12-28-98 "Hope" critically wounded, lays paralyzed.

34 Virginia Range wild horses Shot & Killed - 1998 Christmas Holidays
Story and Continued Update -March 6, 2001

See Below  
UPDATE 4-7-2001 and 4-13-2001.  Trial date
set for 1-7-2002.  Then plea-bargaining to lesser charges with sentencing 2-11-2002 by Judge Griffin. Final Chapter??

April 7, 2001 
Nevada Supreme Court Panel reinstates 7 additional (horses) in the 1998
Christmas holiday killings of northern Nevada Wild Horses.

(4-5-2001 filed):

The last paragraph of the 10 page "ORDER" to Storey County read as follows:  "For the reasons stated above, we affirm the district's court's ruling that the State may not charge respondents in a single count with the killing of multiple horses for purposes of establishing a felony violation of NRS 206.150.  We reverse the district court's determination (Judge Griffin) that the State failed to establish probable cause that respondents violated NRS 206.150 with respect to horses 9, 15, 16, 17, 19, 23 and 24. Because the justice court (Justice of the Peace in Virginia City NV) properly found probable cause to believe respondents killed each of these horses, we concluded the district court has discretion on remand to allow the State to amend the information to charge respondents with gross misdemeanor violations of NRS 206.150 in connection with the deaths of horses 9, 15, 16, 17, 19, 23 and 24. We affirm the district court's rulings in all other respects.  Accordingly, we ORDER the judgment of the district court AFFIRMED IN PART, AND REMANDED for further proceedings consistent with this order."   
            Signed C.J. Maupin, J. Shearing and J. Becker, NV Supreme Court justices.

MATERIAL SHOWN
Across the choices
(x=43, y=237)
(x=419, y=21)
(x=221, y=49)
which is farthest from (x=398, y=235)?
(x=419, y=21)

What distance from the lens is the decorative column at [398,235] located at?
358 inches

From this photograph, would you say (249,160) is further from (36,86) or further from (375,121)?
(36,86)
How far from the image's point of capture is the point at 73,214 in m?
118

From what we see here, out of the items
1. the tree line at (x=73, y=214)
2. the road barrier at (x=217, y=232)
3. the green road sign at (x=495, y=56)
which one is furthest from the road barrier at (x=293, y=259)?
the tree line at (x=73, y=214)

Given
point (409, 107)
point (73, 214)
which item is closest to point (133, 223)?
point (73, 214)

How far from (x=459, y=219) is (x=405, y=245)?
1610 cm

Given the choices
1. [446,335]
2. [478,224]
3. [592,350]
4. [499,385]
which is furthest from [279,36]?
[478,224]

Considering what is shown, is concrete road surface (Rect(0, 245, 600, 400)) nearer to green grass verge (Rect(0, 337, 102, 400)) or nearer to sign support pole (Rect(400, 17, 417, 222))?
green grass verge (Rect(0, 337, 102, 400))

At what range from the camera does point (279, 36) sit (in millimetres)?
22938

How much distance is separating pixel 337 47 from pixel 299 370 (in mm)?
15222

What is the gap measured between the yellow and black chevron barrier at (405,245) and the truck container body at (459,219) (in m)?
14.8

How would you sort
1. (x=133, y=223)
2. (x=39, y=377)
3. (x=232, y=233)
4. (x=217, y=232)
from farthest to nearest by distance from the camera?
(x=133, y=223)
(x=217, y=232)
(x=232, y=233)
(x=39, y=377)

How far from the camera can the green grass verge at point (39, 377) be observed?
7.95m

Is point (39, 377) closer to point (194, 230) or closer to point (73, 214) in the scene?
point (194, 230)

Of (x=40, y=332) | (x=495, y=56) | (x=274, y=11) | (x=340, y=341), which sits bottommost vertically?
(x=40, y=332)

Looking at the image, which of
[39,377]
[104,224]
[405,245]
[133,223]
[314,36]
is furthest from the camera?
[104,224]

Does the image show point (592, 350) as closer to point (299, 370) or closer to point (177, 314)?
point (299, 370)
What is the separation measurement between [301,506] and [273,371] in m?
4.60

SET TASK
In the text about the 1998 wild horse killings, which horses does the Nevada Supreme Court order name when reversing the district court's probable cause determination?

RESULT OF THIS TASK
Horses 9, 15, 16, 17, 19, 23 and 24.